** Collected material **
.....
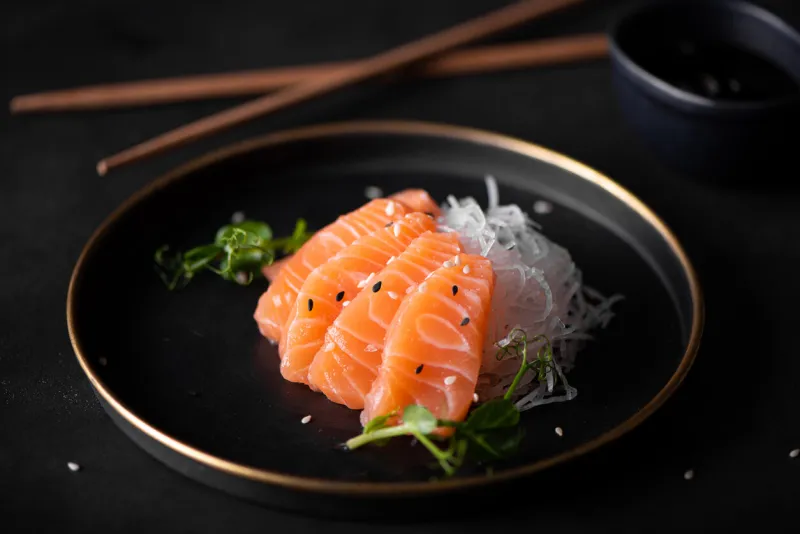 slices of fresh salmon with radish and soy sauce on plate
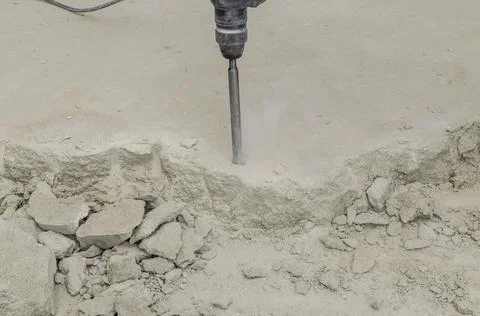 A builder dismantles a perforator drill breaks the concrete floor at a construct Stock Photos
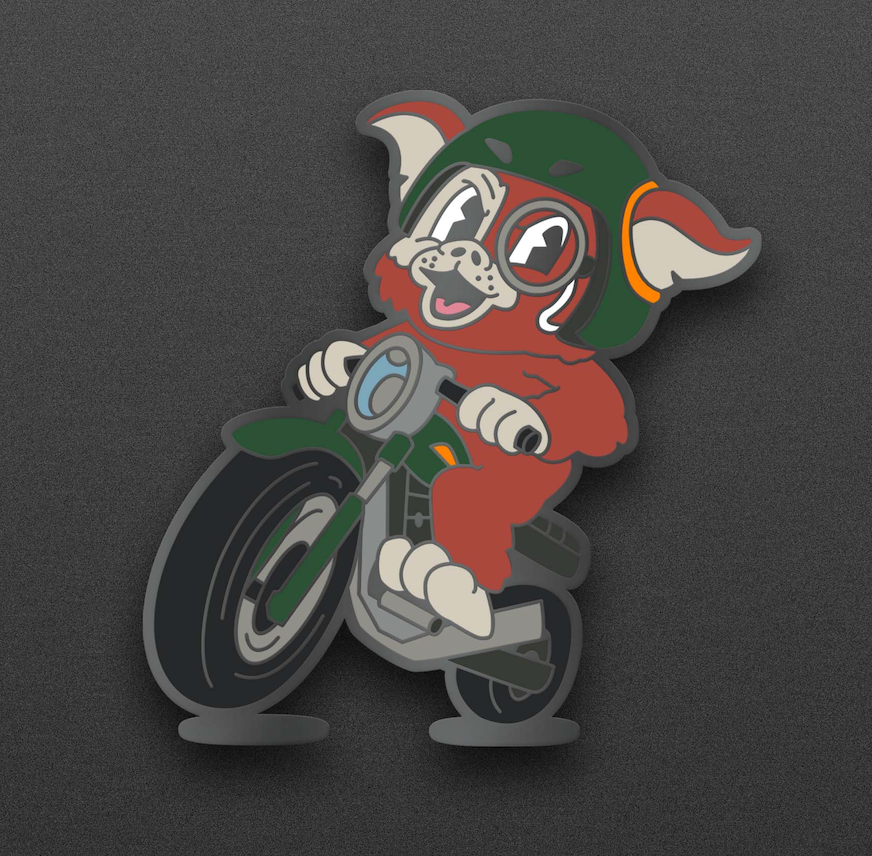 A Gremlin wearing a helmet and goggles is riding a motorcycle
.....
** Problem to solve **
Restate the data word for word without pictures.

** Expected answer **
 slices of fresh salmon with radish and soy sauce on plate
 A builder dismantles a perforator drill breaks the concrete floor at a construct Stock Photos
 A Gremlin wearing a helmet and goggles is riding a motorcycle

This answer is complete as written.